A cura dell’Archivio Nazionale Cinematografico della Resistenza,

del Museo Nazionale del Cinema di Torino e del Centro Sperimentale di Cinematografia,

con il contributo della Direzione Generale Cinema Ministero per i Beni e le Attività Culturali

 

MILLENOVECENTO65. Trentatreesima rassegna di cinema e storia

                                    L’Archivio Nazionale Cinematografico della Resistenza ripropone ancora una volta una selezione di film usciti in Italia nello stesso anno (in questo caso si tratta del 1965), come sempre muovendo dalla convinzione che un insieme di opere coeve possa restituire, riflettendole ed elaborandole, linee di tendenza, tensioni e reazioni sociali e culturali dell’epoca che le esprime.

La rassegna si svilupperà nel corso di tre giorni, il 3, il 4 e il 5 dicembre, al cinema Massimo 3, proponendo nove film. Fra gli autori dei film in rassegna troviamo i nomi importanti di Luchino Visconti, Pier Paolo Pasolini, Carlo Lizzani, Valerio Zurlini, Antonio Pietrangeli, Alberto Lattuada, Ermanno Olmi, Federico Fellini, e quello di un esordiente nel 1965, Marco Bellocchio.

L’Italia del 1965, a cui quei film erano più immediatamente destinati, è un contesto nel quale il ‘boom’ è ormai decisamente alle spalle e sono politicamente prevalse politiche restrittive sui redditi con il conseguente rallentamento di investimenti e produzione e la lievitazione della disoccupazione (oltre che della piaga della fuga dei capitali all’estero).

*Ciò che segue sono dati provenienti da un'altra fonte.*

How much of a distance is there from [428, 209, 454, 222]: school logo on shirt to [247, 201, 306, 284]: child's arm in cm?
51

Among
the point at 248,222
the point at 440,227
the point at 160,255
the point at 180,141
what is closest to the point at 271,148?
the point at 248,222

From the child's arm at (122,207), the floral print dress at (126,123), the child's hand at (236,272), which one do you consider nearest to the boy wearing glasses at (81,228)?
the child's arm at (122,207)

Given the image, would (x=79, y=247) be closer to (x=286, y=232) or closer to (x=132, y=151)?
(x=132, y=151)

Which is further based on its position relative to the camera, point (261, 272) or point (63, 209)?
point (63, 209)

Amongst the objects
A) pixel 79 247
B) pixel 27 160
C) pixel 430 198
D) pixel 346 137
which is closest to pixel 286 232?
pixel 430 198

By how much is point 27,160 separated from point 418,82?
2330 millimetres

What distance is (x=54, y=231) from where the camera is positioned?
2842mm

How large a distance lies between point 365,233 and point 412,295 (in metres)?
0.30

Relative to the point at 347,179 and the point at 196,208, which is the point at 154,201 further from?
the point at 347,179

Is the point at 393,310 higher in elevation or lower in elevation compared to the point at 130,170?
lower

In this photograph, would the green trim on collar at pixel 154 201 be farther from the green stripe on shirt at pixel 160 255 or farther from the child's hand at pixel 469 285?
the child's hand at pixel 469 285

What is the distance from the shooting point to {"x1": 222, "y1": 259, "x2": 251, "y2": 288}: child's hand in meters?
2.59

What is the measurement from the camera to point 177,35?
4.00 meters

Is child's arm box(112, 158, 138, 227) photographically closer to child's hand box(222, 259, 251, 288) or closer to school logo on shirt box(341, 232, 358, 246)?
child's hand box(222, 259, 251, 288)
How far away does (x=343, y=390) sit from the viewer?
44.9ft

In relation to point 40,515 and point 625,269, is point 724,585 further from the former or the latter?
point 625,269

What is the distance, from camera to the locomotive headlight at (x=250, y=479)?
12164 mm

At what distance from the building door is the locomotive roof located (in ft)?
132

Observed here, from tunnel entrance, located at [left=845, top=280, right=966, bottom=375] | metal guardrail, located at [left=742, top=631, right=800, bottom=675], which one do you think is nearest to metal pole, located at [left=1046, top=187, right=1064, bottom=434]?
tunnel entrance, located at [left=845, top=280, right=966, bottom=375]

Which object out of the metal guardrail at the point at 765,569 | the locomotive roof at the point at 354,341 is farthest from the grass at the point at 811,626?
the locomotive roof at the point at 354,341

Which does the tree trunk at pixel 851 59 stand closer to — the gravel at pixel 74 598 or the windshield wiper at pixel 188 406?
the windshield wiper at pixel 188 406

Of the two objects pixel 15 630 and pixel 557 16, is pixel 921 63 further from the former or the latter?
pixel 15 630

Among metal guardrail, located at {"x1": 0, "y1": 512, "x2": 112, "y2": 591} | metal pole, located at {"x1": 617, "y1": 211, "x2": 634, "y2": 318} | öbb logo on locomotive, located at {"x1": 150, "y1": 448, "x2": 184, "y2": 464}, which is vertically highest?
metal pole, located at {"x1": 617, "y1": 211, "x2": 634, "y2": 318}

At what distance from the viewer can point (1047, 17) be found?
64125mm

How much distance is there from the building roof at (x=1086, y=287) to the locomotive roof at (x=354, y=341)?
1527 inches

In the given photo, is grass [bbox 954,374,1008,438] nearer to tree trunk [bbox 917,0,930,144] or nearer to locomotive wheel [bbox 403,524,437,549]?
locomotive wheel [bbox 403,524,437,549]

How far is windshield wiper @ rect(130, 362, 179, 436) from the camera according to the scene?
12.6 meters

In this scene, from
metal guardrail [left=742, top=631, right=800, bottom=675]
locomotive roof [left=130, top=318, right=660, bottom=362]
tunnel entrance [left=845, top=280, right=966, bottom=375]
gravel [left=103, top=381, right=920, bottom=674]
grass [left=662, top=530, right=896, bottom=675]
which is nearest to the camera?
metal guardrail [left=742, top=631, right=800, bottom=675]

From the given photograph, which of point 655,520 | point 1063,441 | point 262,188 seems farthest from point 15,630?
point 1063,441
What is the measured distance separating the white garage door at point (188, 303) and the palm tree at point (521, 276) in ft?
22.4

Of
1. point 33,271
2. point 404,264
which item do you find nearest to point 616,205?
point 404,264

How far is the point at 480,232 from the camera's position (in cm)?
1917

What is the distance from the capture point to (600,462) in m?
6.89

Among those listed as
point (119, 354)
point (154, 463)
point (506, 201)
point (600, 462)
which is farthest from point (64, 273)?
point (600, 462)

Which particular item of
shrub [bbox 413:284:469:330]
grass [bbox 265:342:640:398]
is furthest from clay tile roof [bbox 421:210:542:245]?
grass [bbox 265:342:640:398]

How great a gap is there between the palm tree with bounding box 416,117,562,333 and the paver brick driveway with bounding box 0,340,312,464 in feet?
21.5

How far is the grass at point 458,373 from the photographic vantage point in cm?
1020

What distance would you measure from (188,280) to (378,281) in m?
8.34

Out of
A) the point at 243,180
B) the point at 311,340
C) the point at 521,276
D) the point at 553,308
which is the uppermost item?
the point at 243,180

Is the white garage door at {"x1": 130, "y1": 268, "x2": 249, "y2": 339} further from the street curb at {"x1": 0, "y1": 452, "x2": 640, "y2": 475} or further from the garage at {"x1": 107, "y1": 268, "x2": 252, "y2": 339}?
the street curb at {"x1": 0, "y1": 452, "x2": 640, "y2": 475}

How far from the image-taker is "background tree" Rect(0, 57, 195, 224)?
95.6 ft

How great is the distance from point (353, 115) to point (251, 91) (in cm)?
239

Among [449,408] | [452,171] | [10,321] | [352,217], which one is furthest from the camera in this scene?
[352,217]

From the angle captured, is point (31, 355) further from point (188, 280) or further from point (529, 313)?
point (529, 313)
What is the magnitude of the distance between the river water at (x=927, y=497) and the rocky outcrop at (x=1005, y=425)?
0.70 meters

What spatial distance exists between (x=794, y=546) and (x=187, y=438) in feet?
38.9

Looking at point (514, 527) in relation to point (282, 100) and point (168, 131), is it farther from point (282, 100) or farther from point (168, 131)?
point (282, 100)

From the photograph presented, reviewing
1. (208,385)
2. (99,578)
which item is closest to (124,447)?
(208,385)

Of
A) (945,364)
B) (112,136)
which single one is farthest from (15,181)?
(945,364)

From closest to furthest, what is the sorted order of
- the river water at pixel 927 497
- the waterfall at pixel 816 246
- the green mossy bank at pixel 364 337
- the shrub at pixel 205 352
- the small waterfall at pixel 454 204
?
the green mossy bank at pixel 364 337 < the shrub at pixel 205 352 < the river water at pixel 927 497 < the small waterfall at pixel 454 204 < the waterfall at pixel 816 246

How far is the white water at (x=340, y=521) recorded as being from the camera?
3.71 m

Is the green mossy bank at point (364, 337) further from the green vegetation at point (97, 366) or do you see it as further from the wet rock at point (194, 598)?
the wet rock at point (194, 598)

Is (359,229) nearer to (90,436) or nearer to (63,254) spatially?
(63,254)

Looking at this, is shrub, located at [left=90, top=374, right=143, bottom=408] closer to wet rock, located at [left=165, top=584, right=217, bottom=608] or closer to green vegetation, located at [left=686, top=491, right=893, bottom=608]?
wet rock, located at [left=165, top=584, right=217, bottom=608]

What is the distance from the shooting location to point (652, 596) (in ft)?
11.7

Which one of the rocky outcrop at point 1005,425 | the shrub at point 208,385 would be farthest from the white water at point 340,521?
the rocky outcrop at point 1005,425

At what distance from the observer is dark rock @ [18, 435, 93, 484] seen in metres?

I prezzi tuttavia salgono in un paese oramai culturalmente sprovincializzato (e, soprattutto nel mondo giovanile, ‘americanizzato’): la curva dei consumi, soprattutto di beni non durevoli, per cui il paese è ancora poco attrezzato, si mantiene infatti in alto. Su tutto aleggia il dramma in crescendo dell’intervento degli Stati Uniti nella guerra in Vietnam. A delineare l’orizzonte internazionale che farà da contesto all’incendio del non lontano 1968, va richiamata inoltre per il 1965 la scelta di Ernesto Che Guevara di lasciare il ministero dell’industria a Cuba per impegnarsi personalmente nella costituzione di un fronte di guerriglia in Bolivia, mentre a novembre in Cina si fanno i primi passi di quella “rivoluzione culturale” maoista, idolatrata, anche in Occidente, contrastata, poi esecrata, ma non ancora equilibratamente soppesata in tutta la sua storica, indubbia rilevanza.

Il cinema, in drastico calo di produzione (dai 218 film dell’anno precedente si passa ai 144 del 1965) registra i confusi fermenti, i sussulti sotterranei di un epoca in movimento oltre gli orizzonti del ‘miracolo’ economico.

Dei nove film in rassegna due forse più di tutti ci sembrano rappresentativi: Comizi d’amore di Pier Paolo Pasolini, uno straordinario film inchiesta che esplora non tanto e non solo i costumi sessuali degli italiani ma soprattutto i loro radicati e inconfessati tabù, e I pugni in tasca del giovane Marco Bellocchio, diventato ben presto un vero e proprio cult per i tocchi di crudele verità con cui affronta il tema del disfacimento della famiglia borghese tradizionale. Ma anche il ritratto di ragazza che Pietrangeli disegna con estrema sensibilità in Io la conoscevo bene scopre nella tensione fra essere (in primo luogo donna) e apparire la chiave di volta di nuove forme di sfruttamento, di inautenticità e di desolazione. Si può accostare a quello anticipatore di Pietrangeli il ritratto sempre femminile che propone Fellini in Giulietta degli spiriti, in cui è in qualche modo in causa il tema della (non facile) sopravvivenza al crollo dei mondi convenzionali, mentre La Celestina P…R… di Lizzani è più che altro una divertente occasione per celebrare la ricomparsa sugli schermi, dopo anni e anni, della diva del Ventennio Assia Noris. Visconti rilegge nell’intento di attualizzarlo l’archetipo della tragedia in Vaghe stelle dell’Orsa e Lattuada il Machiavelli della Mandragola con in mente la pochade e (per fortuna) Totò nel cast. Al comportamento dei militari italiani nelle aree d’occupazione nel corso della Seconda guerra mondiale rivolge con netti accenti critici la sua attenzione Valerio Zurlini in Le soldatesse (intervenendo a suo modo sul luogo comune di lungo corso degli “italiani brava gente”), mentre Olmi si prefigge in E venne un uomo un ritratto del grande papa del Concilio appena scomparso, Giovanni XXIII, sperimentando formule espressive che gli evitino i grandi rischi della messa in scena nel caso della rievocazione di personaggi storici.